#### GIVEN INSTRUCTION
Copy every one of the records below word for word, with nothing changed or left out.

#### DATA SHOWN
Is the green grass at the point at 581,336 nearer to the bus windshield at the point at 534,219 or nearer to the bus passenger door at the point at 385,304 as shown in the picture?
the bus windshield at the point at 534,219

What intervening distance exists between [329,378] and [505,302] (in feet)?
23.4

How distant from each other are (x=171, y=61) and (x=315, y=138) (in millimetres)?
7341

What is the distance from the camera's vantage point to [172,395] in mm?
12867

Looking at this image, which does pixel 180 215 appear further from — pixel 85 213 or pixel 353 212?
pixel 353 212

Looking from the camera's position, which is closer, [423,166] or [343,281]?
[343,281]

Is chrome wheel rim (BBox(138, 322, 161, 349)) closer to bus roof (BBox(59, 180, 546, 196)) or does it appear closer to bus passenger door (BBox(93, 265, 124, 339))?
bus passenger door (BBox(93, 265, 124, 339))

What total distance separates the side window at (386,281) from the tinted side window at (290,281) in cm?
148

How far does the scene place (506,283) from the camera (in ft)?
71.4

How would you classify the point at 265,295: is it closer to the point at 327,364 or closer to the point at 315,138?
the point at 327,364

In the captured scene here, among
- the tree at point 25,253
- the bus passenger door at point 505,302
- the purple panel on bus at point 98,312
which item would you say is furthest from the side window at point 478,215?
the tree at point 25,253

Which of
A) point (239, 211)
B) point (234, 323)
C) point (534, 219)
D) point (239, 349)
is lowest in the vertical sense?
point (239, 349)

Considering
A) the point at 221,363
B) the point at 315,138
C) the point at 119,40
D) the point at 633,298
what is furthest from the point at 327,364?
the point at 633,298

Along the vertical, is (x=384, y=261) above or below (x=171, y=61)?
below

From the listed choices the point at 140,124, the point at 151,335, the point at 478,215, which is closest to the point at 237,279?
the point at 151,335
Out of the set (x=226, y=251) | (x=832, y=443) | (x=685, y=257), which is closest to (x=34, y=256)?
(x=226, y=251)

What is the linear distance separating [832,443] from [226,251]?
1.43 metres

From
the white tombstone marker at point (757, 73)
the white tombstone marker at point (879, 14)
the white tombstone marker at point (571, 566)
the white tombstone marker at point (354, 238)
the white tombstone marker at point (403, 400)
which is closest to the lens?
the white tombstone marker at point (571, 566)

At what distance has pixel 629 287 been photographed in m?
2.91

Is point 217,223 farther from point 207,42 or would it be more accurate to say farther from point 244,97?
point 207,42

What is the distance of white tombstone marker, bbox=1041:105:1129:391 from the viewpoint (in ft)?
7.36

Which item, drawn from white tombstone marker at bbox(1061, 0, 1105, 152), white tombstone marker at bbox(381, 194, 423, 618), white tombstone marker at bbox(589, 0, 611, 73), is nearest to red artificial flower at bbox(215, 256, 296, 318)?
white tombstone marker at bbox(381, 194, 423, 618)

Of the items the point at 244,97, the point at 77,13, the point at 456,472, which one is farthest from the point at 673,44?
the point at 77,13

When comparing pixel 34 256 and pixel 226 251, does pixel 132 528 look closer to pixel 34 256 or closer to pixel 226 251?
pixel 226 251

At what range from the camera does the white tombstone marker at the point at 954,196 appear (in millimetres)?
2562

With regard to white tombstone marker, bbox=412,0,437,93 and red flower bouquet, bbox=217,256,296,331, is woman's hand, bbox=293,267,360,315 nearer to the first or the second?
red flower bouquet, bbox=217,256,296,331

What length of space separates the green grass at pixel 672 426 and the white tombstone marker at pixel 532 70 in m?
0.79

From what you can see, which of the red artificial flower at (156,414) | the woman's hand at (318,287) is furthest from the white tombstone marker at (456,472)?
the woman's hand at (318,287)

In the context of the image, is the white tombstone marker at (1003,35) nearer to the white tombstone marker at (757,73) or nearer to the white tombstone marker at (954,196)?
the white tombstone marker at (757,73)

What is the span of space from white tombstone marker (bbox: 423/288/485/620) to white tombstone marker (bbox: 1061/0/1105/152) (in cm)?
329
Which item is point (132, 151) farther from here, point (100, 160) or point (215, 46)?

#### EXERCISE OUTPUT
Is the green grass at the point at 581,336 nearer to the bus windshield at the point at 534,219 or nearer to the bus passenger door at the point at 385,304 as shown in the picture?
the bus windshield at the point at 534,219

What intervening distance exists between [329,378] and [505,302] (in feet)?
23.4

How distant from each other are (x=171, y=61) and (x=315, y=138) (in millimetres)?
7341

What is the distance from the camera's vantage point to [172,395] in mm?
12867

Looking at this image, which does pixel 180 215 appear further from — pixel 85 213 or pixel 353 212?
pixel 353 212

Looking from the camera's position, which is closer, [423,166] or [343,281]?
[343,281]

Is chrome wheel rim (BBox(138, 322, 161, 349)) closer to bus roof (BBox(59, 180, 546, 196)) or does it appear closer to bus passenger door (BBox(93, 265, 124, 339))?
bus passenger door (BBox(93, 265, 124, 339))

What total distance separates the side window at (386,281) from the tinted side window at (290,281) in cm?
148

How far does the scene place (506,283) from the camera (in ft)?
71.4

How would you classify the point at 265,295: is it closer to the point at 327,364 or closer to the point at 315,138?
the point at 327,364

In the captured scene here, among
- the tree at point 25,253
- the bus passenger door at point 505,302
- the purple panel on bus at point 98,312
which item would you say is furthest from the side window at point 478,215?
the tree at point 25,253

Which of
A) point (239, 211)
B) point (234, 323)
C) point (534, 219)
D) point (239, 349)
is lowest in the vertical sense?
point (239, 349)

Considering
A) the point at 221,363
B) the point at 315,138
C) the point at 119,40
D) the point at 633,298
what is furthest from the point at 327,364?
the point at 633,298

Along the vertical, is (x=384, y=261) above or below (x=171, y=61)?
below

From the listed choices the point at 140,124, the point at 151,335, the point at 478,215, which is closest to the point at 237,279?
the point at 151,335
Out of the set (x=226, y=251) | (x=832, y=443) | (x=685, y=257), which is closest to (x=34, y=256)?
(x=226, y=251)

What is the linear distance separating [832,443] from [226,251]?
1.43 metres

From
the white tombstone marker at point (757, 73)
the white tombstone marker at point (879, 14)
the white tombstone marker at point (571, 566)
the white tombstone marker at point (354, 238)
the white tombstone marker at point (403, 400)
which is closest to the lens?
the white tombstone marker at point (571, 566)

At what distance has pixel 629 287 been photographed in m?
2.91

Is point 217,223 farther from point 207,42 or would it be more accurate to say farther from point 244,97?
point 207,42

What is the distance of white tombstone marker, bbox=1041:105:1129:391 from the viewpoint (in ft)?
7.36

Which item, drawn from white tombstone marker at bbox(1061, 0, 1105, 152), white tombstone marker at bbox(381, 194, 423, 618), white tombstone marker at bbox(589, 0, 611, 73), is nearest to red artificial flower at bbox(215, 256, 296, 318)?
white tombstone marker at bbox(381, 194, 423, 618)

Of the items the point at 244,97, the point at 77,13, the point at 456,472, which one is farthest from the point at 673,44?
the point at 77,13

When comparing pixel 34 256 and pixel 226 251, does pixel 132 528 look closer to pixel 34 256 or closer to pixel 226 251?
pixel 226 251

At what range from the camera does the white tombstone marker at the point at 954,196 appear (in millimetres)?
2562

With regard to white tombstone marker, bbox=412,0,437,93 and red flower bouquet, bbox=217,256,296,331, is woman's hand, bbox=293,267,360,315 nearer to the first or the second?
red flower bouquet, bbox=217,256,296,331

What length of space separates the green grass at pixel 672 426 and the white tombstone marker at pixel 532 70 in m?
0.79

From what you can see, which of the red artificial flower at (156,414) | the woman's hand at (318,287) is furthest from the white tombstone marker at (456,472)?
the woman's hand at (318,287)

In the context of the image, is the white tombstone marker at (1003,35) nearer to the white tombstone marker at (757,73) or nearer to the white tombstone marker at (954,196)?
the white tombstone marker at (757,73)

What is the span of space from white tombstone marker (bbox: 423/288/485/620) to white tombstone marker (bbox: 1061/0/1105/152) (in cm)?
329
Which item is point (132, 151) farther from here, point (100, 160) or point (215, 46)?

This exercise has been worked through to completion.